Consider a Hamiltonian of the form:
$$H = -J \sum_{\langle i,j \rangle} \sigma_i^z \sigma_j^z - h \sum_i \sigma_i^x,$$
where $\sigma_i^z$ and $\sigma_i^x$ are the Pauli operators acting on the $i$-th spin, and $J$ and $h$ are coupling constants. Write down the local energy expression needed for the Variational Monte Carlo optimization. Assume a 1D circular geometry (use periodic boundary conditions).

Use the folowing JAX template to implement the local energy function:

In [None]:
from typing import Callable

In [None]:
def tfim_local_energy(
    logpsi: Callable, params: PyTree, x: Float[Array, "n_visible"], h: Scalar, J: Scalar = 1.0
) -> Scalar:
    """
    Compute the local energy for the transverse field Ising model.

    Parameters:
    logpsi: function
        The neural network wavefunction taking configurations x as input.
    params: PyTree
        The parameters of the neural network wavefunction.
    x: array
        The spin configuration (1D array of +1/-1).
    h: float
        Transverse field strength.
    J: float
        Coupling constant for the ZZ interaction.

    Returns:
    float
        The local energy E_loc(x).
    """
    pass
    # Your implementation here
    # Of course, feel free to make any auxiliary functions as needed!

## The optimization loop

In [None]:
import sys
from pathlib import Path

SOLUTIONS_PATH = Path("..").resolve() # Adjust as needed
sys.path.append(str(SOLUTIONS_PATH))

In [None]:
import matplotlib.pyplot as plt
import scienceplots
plt.style.use(['science'])

In [None]:
from time import perf_counter

from src.solutions import RBMParams, eval_rbm, tfim_local_energy, energy_value_and_grad
from src.sampler import SpinSampler

In [None]:
n_spins = 10
h = 0.2
learning_rate = 0.01
n_iters = 500

In [None]:
key = jax.random.PRNGKey(42)

In [None]:
params = RBMParams.initialize(n_spins, n_hidden=2*n_spins, key=key)

In [None]:
sampler = SpinSampler(dims=(10,), n_samples=128, n_chains=4)

In [None]:
key, = jax.random.split(key, 1)
samples = sampler(lambda x: eval_rbm(params, x), key)

In [None]:
samples.shape

In [None]:
@jax.jit
def step(params, key):

    samples = sampler(lambda x: eval_rbm(params, x), key).reshape(-1, n_spins)
    eloc_fn = lambda *args: tfim_local_energy(*args, h=h, J=1.0)
    energy, grads = energy_value_and_grad(eloc_fn, eval_rbm, params, samples)

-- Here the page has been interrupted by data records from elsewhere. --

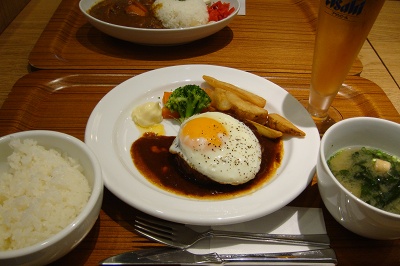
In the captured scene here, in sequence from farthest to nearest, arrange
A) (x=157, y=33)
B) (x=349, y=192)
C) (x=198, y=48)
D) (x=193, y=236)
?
(x=198, y=48), (x=157, y=33), (x=193, y=236), (x=349, y=192)

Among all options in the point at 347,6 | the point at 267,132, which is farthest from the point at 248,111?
the point at 347,6

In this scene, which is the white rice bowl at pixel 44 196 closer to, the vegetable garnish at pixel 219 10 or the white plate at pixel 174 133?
the white plate at pixel 174 133

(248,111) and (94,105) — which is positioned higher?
(248,111)

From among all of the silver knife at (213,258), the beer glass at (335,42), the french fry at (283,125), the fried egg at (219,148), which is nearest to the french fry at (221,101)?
the fried egg at (219,148)

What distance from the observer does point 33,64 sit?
252 centimetres

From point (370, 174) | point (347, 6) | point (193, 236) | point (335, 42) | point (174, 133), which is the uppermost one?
point (347, 6)

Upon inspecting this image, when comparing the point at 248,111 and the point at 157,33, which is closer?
the point at 248,111

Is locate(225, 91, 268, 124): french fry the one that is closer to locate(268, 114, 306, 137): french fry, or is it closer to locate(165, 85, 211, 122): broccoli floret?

    params_ = jax.tree_util.tree_map(
        lambda p, g: p - learning_rate * g, params, grads
    )

    return energy, params_

In [None]:
clock = perf_counter()
energies = []

for i in range(n_iters):

    key_ = jax.random.fold_in(key, i)
    energy, params = step(params, key_)
    energies.append(energy.item())

    if perf_counter() - clock > 2.0:
        print(f"Iteration {i}, Energy: {energy:.6f}")
        clock = perf_counter()

In [None]:
energies = np.asarray(energies)

In [None]:
fig, ax = plt.subplots(figsize=(6, 4))
ax.plot(energies, label="VMC Energy")

ax.set_xlabel("Iteration", fontsize=14)
ax.set_ylabel("Energy", fontsize=14)
ax.tick_params(labelsize=12)
ax.legend(fontsize=14)